02/08/2016

Emilia e Marcela



Gladys Cooper

- Não era isso que você queria, Marcela?


- Era.


- Por que essa cara, então? Passou a vontade?


- Depois que se morre, não adianta muito receber medicamentos.


- Credo, que comparação! Você queria era ter isso, não era?


- Não... Ter isto era um meio de conseguir o que eu queria.


- E o que te impede de conseguir? Nunca é tarde!


- Vai me servir de quê agora, Emília?


- Então não era ter ao menos um momento de regozijo que você queria?


- Não, não era. Essas coisas não me importam.


- “Não importam” como? Não te dão tesão na vida, é isso?


- Não é isso, Emília! Eu nunca procurei gozo, nunca foi meu foco. Eu sou insensível a esses prazeres, entende?


- “Insensível”?


- Não é por desprezo ou ingratidão que eu não dou risadas naquelas festas, aquela euforia não me contagia. Eu volto a cair rapidamente nas minhas elucubrações.


- Você não é velha para ter seu sonho. Nunca se é!


- Sou para o que eu queria. Eu queria uma tradição. Não se consegue isso em menos de quarenta anos. O resto simplesmente não me convém.


- Você está sendo exigente demais.


- Talvez, mas é só o que me serve. Vocês me apresentaram de tudo até agora, às vezes na marra, só conseguiram aumentar minha rejeição.


- O que porventura tiver perdido, pode ser reposto.


- Tempo não pode ser reposto. O que eu tenho pela frente não basta, não tenho mais o viço e a esperança necessários.


- Você fala como se não gostasse de viver.


- Não gosto. Tenho obrigação de levar isto até o fim e levarei.


- Que triste, Marcela! A maioria das pessoas brilharia de felicidade em ter essa oportunidade, mas você não consegue nem enxergá-la!


- Oportunidade para quê, Emília? Chegar ao portão do palácio e morrer assim que ele se abrir?

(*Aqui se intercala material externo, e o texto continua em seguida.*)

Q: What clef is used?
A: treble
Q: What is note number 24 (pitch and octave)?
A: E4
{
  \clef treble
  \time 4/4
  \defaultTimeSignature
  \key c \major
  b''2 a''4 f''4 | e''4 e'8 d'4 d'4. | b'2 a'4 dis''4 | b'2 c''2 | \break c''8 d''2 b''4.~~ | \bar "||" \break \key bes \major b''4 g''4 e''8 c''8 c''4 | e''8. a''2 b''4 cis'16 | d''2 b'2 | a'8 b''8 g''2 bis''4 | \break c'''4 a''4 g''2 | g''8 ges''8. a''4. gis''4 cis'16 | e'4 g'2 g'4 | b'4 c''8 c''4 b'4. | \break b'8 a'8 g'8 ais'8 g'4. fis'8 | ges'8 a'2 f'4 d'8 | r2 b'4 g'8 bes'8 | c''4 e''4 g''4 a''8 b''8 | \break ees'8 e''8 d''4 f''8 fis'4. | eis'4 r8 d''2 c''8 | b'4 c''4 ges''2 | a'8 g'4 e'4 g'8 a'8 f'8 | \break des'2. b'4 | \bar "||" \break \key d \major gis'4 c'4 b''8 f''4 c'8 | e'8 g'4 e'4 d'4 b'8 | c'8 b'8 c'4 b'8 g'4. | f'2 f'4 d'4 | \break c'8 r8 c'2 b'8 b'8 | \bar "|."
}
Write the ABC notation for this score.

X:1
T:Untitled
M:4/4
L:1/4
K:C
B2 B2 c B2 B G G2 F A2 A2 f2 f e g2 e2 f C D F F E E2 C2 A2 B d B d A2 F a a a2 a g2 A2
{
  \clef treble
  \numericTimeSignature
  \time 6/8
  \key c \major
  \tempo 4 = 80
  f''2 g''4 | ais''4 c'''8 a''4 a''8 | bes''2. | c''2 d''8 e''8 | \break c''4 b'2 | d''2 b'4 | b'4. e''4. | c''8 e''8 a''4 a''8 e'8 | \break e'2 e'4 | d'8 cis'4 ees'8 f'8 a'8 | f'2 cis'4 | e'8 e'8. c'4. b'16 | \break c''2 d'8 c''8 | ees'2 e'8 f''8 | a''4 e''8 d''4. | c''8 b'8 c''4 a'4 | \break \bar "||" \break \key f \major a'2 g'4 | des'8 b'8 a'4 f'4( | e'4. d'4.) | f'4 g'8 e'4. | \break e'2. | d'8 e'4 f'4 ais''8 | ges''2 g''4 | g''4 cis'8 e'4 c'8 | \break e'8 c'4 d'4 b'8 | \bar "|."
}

Desculpe, mas estão me dando migalhas após consumirem o banquete que preparei.


- Você perdeu o gosto pela vida, Marcela! Nada mais te alegra!


- Tudo parece ter gosto de pão velho e mal armazenado. É assim que eu sinto a vida, Emília. Eu não posso simplesmente fechar os olhos e comer alimento estragado, fingindo que está bom. Quando ele estava bom, vocês não me permitiram comê-lo.


- Acreditávamos que você gostaria das outras ofertas.


- Não gostei e não me nutriram.


- O que podemos fazer por você, então?


- Vocês podem fazer algo?


- Se soubermos, talvez possamos.


- Se souberem, façam. Eu não faço a mínima idéia.


- Você não é velha.


- Nem jovem.


- Não viveu paixões, aventuras, não viveu sua mocidade para atenuar essa sensação.


- Eu não fiz caca para os outros limparem. Acha bonito se destruir a própria vida e a alheia por prazer em transgredir?


- Não, não é isso! Você não conseguiu se interessar, já entendemos... O que vai fazer de sua vida?


- Importa?


- Importa.


- Eu não sei. Vou tocar.


- Posso te acompanhar?


- Desde que não me atrapalhe.


- Talvez encontre algo ou alguém. Um dia você terá sua redenção.


- “Um dia” não existe, “Um dia” é promessa, promessa é véspera de traição.


- Você não gosta de alimentar esperanças?


- Não às custas do alheio. As minhas foram consumidas pela subsistências das suas.


- Eu sempre acreditei que a esperança fosse a última a morrer.


- E foi.


- Você está viva, Marcela.


- Meu olhar é o de um ser vivo, Emília?


- Por que insiste em me chamar assim, minha filha?


- Desculpe, mãe... Eu não sei actuar fora do palco.